Any change in the physical world is consequent to a net force levelling down available energy. Different features of a system, or process, can determine on which properties of the system the levelling force eventually operates. Examples are the equilibration of the pressure of a gas, of the temperature of bodies, of the concentration of solutions, of the position of a body with respect to a fluid in the presence of a gravitational field, and so on. All these phenomena occur because of the levelling force and are associated with an entropy increase. The entropy increase can be calculated through specific relationships.

Entropy is maximal at equilibrium. According to the fundamental equation this demands that there is equilibration for every specific interaction term, namely, thermal, mechanical, diffusive, and others. Relevant exemplifications are illustrated for a number of important processes.

Some phenomena, though representing instances of entropy change, appear to defy the description of entropy as a function of energy spreading and sharing. Despite its great utility such a description is sometimes difficult to apply because a function levelling down available energy not always exactly acts as a spreading and sharing function. The concept of a physical function levelling down available energy is therefore preferable to understand entropy and the second law of thermodynamics because it has a more general value.

A few particular phenomena are quite difficult to frame into the fundamental equation, nonetheless they can be interpreted to the light of the general idea of statistical mechanics that any system and any overall change tend to the most probable state, i.e., a state that is microscopically equilibrated and then macroscopically stable.

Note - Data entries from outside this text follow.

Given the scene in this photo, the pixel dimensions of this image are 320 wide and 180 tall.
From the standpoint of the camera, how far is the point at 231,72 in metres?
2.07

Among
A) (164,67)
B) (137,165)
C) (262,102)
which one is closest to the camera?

Entropy quantification can be performed under the assumption that both the position of a particle in space and its level of energy can be defined as corresponding to one among many enumerable states, even if their number is hugely high. This means that, if absolute values of entropy have to be computed, neither energy nor space should be continuous variables, even though entropy changes can be calculated in any case. Remarkably, quantum theory just says that’s the case, because at a very short scale both energy and space seem to behave like discrete quantities rather than as continuous ones. So, a general string theory, which represents the evolution of quantum theory, appears to be the natural, preferable theoretical framework for the definition of entropy.

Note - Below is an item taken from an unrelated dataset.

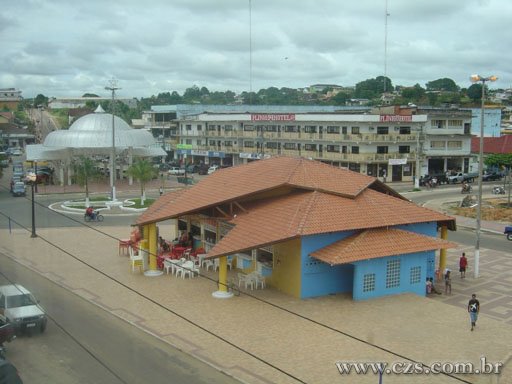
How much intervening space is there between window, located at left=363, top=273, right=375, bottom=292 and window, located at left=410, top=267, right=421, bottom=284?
190 cm

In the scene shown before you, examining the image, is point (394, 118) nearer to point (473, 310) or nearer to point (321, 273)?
point (321, 273)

As a probabilistic law, the second law of thermodynamics needs to be conceptualized in terms of the probabilities of events occurring at the microscopic level. This determines the probability of occurrence for macroscopic phenomena. For the best comprehension of this approach, it is necessary to distinguish between “probabilities”, which are subjective predictions of an expected outcome, and “frequencies”, which are objective observations of that outcome. This distinction is of help to unravel some ambiguities in the interpretation of the second law of thermodynamics.

Starting from the observation of spontaneous phenomena, it can be envisioned that, with time, every isolated system tends to settle into the most equilibrated, stable, and inert condition. In the very long term, this is the most probable state of a system. This can be shown to be a universal law, the second law of thermodynamics, defined as “the tendency to the most probable state”. Thereafter, it is intuitive that “a function that measures the equilibration, stability, and inertness of a system” is maximized by the second law. This function is called entropy.